Personally if I had a problem with something, I would not continue to spotlight it.
 
Please read the following:
 
Laughter: An Essay on the Meaning of Comic by Henri Bergson.  Henri Bergson was well known for his work in the philosophy of humor.  I read his work in college, but you can view it here for free.
 
 
The following is from Bergson classic work, which is a not copyrighted.  His work is accepted one must say by the United States Government who has published and promoted the work for several years now. 
 
"Bergson notes that a person robbing another has been a common theme throughout the history of comic drawling. Here is what he says, on this subject, "Who are the actors in these scenes? With whom has the wit to deal? First of all, with his interlocutors themselves, when his witticism is a direct retort to one of them Often with an absent person whom he supposes to have spoken and to whom he is replying. Still oftener, with the whole world,--in the ordinary meaning of the term,--which he takes to task, twisting a current idea into a paradox, or making use of a hackneyed phrase, or parodying some quotation or proverb. If we compare these scenes in miniature with one another, we find they are almost always variations of a comic theme with which we are well acquainted, that of the "robber robbed." You take up a metaphor, phrase, an argument, and turn it against the man who is, or might be, its author, so that he is made to say what he did not mean to say and lets himself be caught, to some extent, in the toils of language. But the theme of the "robber robbed" is not the only possible one.

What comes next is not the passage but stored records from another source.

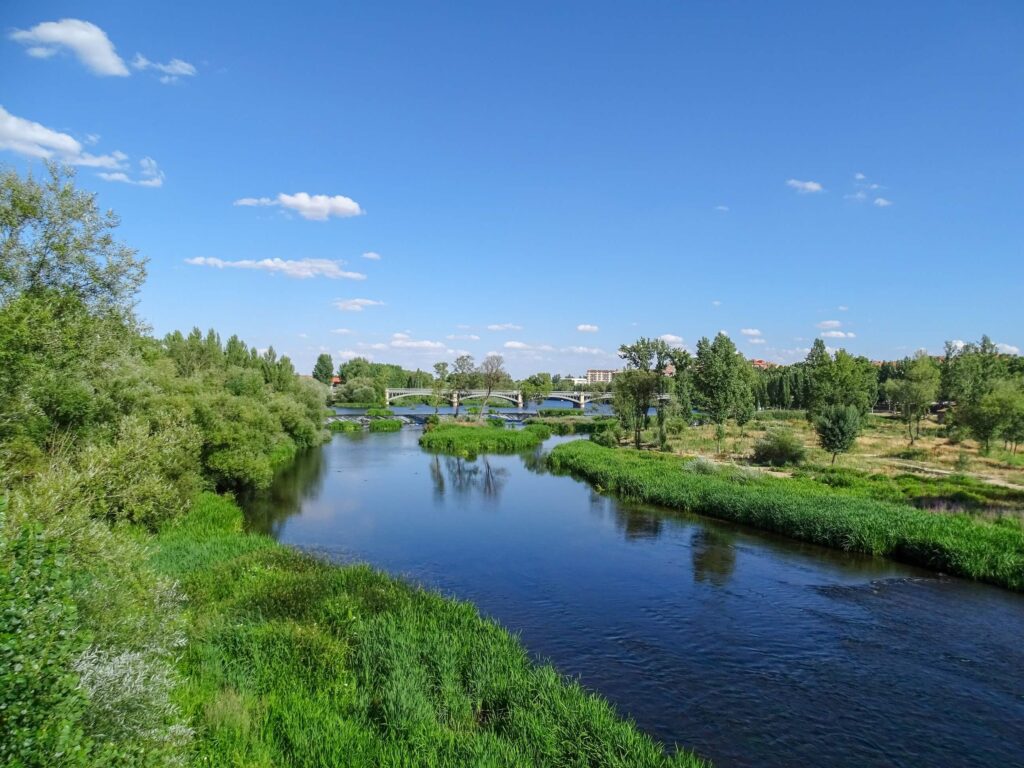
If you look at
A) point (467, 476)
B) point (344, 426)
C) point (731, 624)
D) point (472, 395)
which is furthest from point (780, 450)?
point (472, 395)

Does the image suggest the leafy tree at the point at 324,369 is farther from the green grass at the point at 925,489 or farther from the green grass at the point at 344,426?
the green grass at the point at 925,489

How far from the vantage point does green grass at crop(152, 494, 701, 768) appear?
9359 mm

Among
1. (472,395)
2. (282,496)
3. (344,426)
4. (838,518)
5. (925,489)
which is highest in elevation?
(472,395)

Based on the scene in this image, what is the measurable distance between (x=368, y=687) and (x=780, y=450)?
39.5 meters

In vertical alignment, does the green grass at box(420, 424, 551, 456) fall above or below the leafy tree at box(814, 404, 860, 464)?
below

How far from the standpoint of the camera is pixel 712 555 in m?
24.0

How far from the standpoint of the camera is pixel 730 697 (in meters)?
13.1

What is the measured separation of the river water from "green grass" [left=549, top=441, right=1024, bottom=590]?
0.90 metres

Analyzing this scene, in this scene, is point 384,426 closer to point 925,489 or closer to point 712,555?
point 712,555

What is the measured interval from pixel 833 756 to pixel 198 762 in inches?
439

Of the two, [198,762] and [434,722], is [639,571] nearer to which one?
[434,722]

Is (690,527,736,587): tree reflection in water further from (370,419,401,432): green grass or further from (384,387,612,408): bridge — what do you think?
(384,387,612,408): bridge

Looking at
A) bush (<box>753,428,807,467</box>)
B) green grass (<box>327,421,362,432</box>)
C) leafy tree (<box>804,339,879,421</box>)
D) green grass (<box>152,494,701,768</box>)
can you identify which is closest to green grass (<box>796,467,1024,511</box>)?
bush (<box>753,428,807,467</box>)

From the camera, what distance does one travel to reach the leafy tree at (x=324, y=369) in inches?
5994
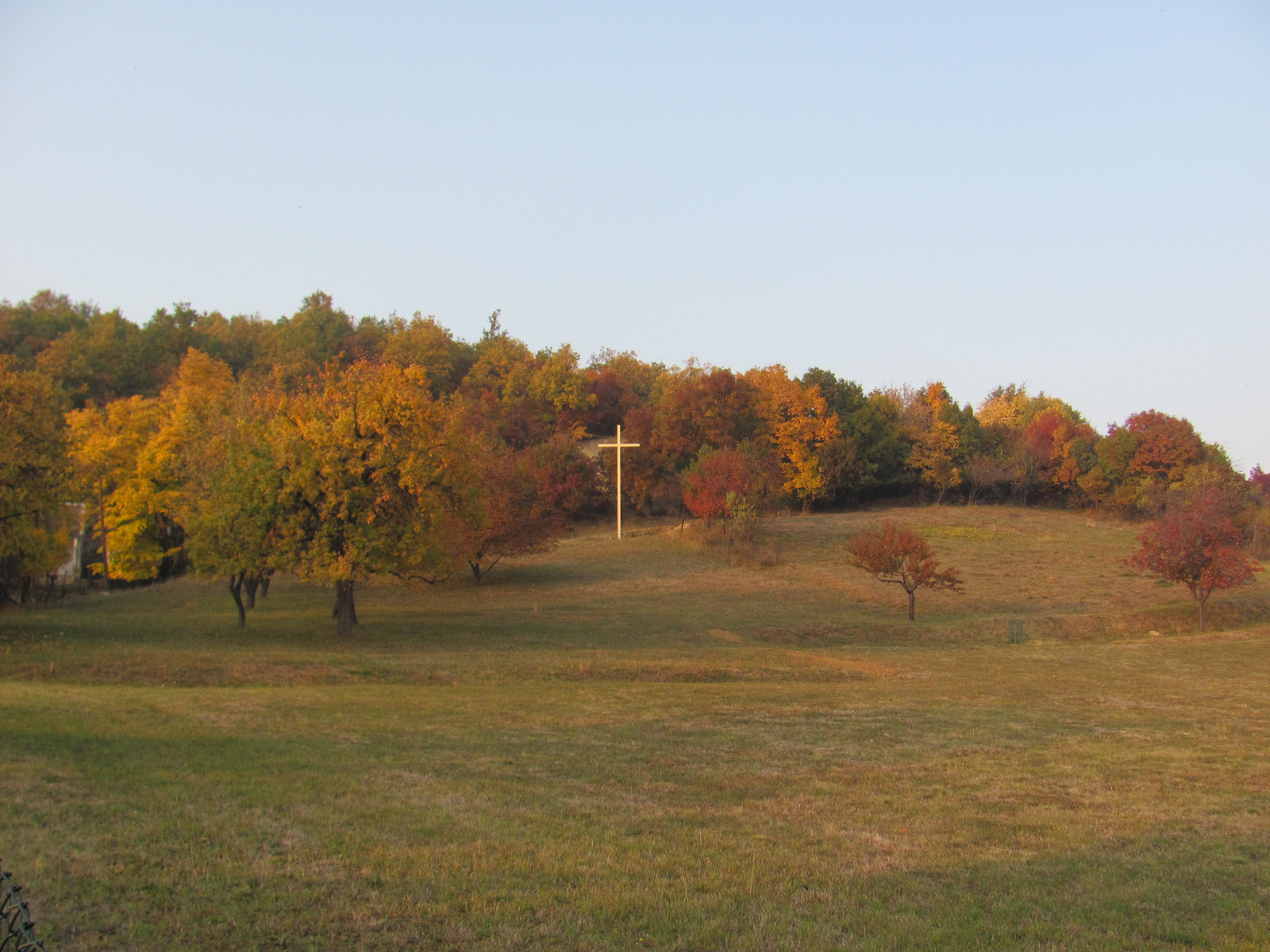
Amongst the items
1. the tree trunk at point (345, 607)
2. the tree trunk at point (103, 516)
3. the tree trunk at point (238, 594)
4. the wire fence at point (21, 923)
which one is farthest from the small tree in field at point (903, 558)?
the tree trunk at point (103, 516)

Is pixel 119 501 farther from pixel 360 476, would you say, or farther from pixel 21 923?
pixel 21 923

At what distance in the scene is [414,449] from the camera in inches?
1191

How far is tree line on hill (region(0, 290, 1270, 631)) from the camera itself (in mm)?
28984

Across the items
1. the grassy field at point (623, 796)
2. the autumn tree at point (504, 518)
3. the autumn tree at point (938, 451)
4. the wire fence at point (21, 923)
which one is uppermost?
the autumn tree at point (938, 451)

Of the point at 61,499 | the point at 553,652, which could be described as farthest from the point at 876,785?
the point at 61,499

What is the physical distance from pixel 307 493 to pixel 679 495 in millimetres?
44534

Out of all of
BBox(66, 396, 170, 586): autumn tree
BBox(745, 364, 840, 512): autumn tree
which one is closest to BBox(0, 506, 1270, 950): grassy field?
BBox(66, 396, 170, 586): autumn tree

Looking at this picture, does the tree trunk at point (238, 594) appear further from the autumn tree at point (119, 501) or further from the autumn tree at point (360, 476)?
the autumn tree at point (119, 501)

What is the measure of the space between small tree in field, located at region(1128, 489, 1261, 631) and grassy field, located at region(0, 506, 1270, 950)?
29.4ft

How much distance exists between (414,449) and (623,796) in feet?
69.5

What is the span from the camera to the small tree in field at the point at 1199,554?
118ft

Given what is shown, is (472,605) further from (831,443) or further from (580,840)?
(831,443)

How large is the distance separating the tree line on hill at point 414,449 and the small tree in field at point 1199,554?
14.2 metres

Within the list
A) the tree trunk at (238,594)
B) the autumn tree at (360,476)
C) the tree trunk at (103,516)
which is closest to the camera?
the autumn tree at (360,476)
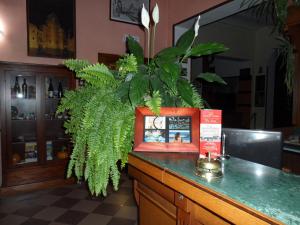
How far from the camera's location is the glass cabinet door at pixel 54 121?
3332 millimetres

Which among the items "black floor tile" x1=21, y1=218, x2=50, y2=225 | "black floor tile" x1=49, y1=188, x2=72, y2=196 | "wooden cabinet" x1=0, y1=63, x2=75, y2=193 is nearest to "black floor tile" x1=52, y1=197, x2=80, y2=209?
"black floor tile" x1=49, y1=188, x2=72, y2=196

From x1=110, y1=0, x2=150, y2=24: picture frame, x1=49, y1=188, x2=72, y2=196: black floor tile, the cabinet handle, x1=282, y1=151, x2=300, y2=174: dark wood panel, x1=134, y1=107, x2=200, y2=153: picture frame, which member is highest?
x1=110, y1=0, x2=150, y2=24: picture frame

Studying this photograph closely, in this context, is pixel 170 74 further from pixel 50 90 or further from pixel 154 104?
pixel 50 90

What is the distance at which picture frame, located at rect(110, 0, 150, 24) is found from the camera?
11.8 ft

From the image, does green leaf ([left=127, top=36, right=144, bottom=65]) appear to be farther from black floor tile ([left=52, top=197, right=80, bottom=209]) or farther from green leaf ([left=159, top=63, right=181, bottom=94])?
black floor tile ([left=52, top=197, right=80, bottom=209])

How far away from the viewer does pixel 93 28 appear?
137 inches

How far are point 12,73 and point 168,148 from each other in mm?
2817

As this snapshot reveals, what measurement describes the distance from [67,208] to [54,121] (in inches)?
49.6

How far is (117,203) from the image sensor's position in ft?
9.43

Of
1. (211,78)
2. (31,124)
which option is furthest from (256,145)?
(31,124)

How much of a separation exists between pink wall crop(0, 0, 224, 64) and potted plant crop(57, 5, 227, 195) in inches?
91.4

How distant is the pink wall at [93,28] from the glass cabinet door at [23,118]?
337 millimetres

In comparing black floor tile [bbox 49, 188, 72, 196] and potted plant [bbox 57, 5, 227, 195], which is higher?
potted plant [bbox 57, 5, 227, 195]

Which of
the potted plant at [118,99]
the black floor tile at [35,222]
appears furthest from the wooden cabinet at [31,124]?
the potted plant at [118,99]
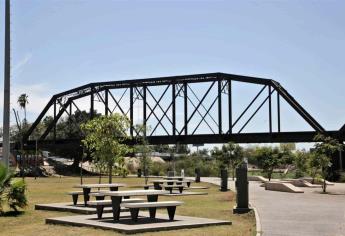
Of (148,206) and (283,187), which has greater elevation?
(148,206)

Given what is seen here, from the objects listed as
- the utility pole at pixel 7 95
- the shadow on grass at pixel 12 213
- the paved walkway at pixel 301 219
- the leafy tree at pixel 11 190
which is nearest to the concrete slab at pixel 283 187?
the paved walkway at pixel 301 219

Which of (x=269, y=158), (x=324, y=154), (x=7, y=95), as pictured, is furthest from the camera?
(x=269, y=158)

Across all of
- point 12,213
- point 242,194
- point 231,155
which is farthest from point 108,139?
point 231,155

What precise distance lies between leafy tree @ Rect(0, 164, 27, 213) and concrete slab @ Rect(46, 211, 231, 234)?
9.92 feet

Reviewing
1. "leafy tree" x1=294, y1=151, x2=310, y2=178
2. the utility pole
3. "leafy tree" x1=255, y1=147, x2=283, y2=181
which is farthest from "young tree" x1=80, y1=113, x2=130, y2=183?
"leafy tree" x1=294, y1=151, x2=310, y2=178

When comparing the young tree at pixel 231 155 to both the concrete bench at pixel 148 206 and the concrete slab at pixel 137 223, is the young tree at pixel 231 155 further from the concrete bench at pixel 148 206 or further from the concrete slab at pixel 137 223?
the concrete bench at pixel 148 206

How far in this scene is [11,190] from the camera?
19.3m

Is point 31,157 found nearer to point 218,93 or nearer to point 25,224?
point 218,93

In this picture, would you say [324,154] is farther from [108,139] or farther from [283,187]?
[108,139]

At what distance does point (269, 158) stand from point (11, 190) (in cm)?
3584

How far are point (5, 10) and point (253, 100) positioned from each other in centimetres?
6708

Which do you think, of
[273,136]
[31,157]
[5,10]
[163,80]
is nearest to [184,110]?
[163,80]

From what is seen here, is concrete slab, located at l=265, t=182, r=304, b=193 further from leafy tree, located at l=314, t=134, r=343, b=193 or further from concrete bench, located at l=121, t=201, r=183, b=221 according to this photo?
concrete bench, located at l=121, t=201, r=183, b=221

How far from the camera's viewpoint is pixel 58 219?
659 inches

We have gone over many varieties of the comic, and there is not one of them that is incapable of being volatilized into a witticism."
 
What Berger is trying to say here and in the paragraphs before it, is that by nature, the witticism in the being robbed scene in a comic is something we can all relate to and that while it can be turned against the writer, that it is not a direct attack on a person or group, but more a reflection of part of our society. Berger ends with saying it is "witticism", in others words, it is humor.
 
If you would like I can give you references to many other writers of the philosophic nature of comics.  All seem to agree with 90% of the same thing.
 
Almost every dealer reported seeing gang activity in the region, and that Chicago as a metropolitan as has always been known to have gang activity.  Many movies and songs have been made about this since the 1950's.  Even the recently popular "Chicago" musical, had them wearing gangster hats on the movie bills and carried much of the image in the film.  In other words, it is my opinion, that if the Chicago-area would like people to change their thoughts on it, then the first step would be to stop marketing such.
 
Gang activity is everywhere in the United States and even outside of Wichita, Kansas...where I live.  I do not think anyone, in the meteorite community thinks Park Forest is a terrible place to live.  Everyone I know enjoyed there hunts there and although, urban meteorite hunting did present some new challenges, I think most would do it again.
 
I would also like you to note the name of the comic, 'Rites & Wrongs.  By nature it is not a politically correct comic and the name I think reflects that and the readership it is aimed at understands this I believe, in fact, if any person on the Meteorite Central Mailing list, the only place I have sent this comic, did not understand this was a comic and thinks that this is an accurate "image" of life in Park Forest, feel free to e-mail both me and Janet and say such.  Janet, you yourself looked at and labeled it a "cartoon" in your e-mail to me. 
 
If we can not laugh at the world, we are doomed to cry with it.
 
As I have been kind to answer you e-mail, perhaps you can answer me, If the meteorite fell in Los Angeles would you fell any different about the comic?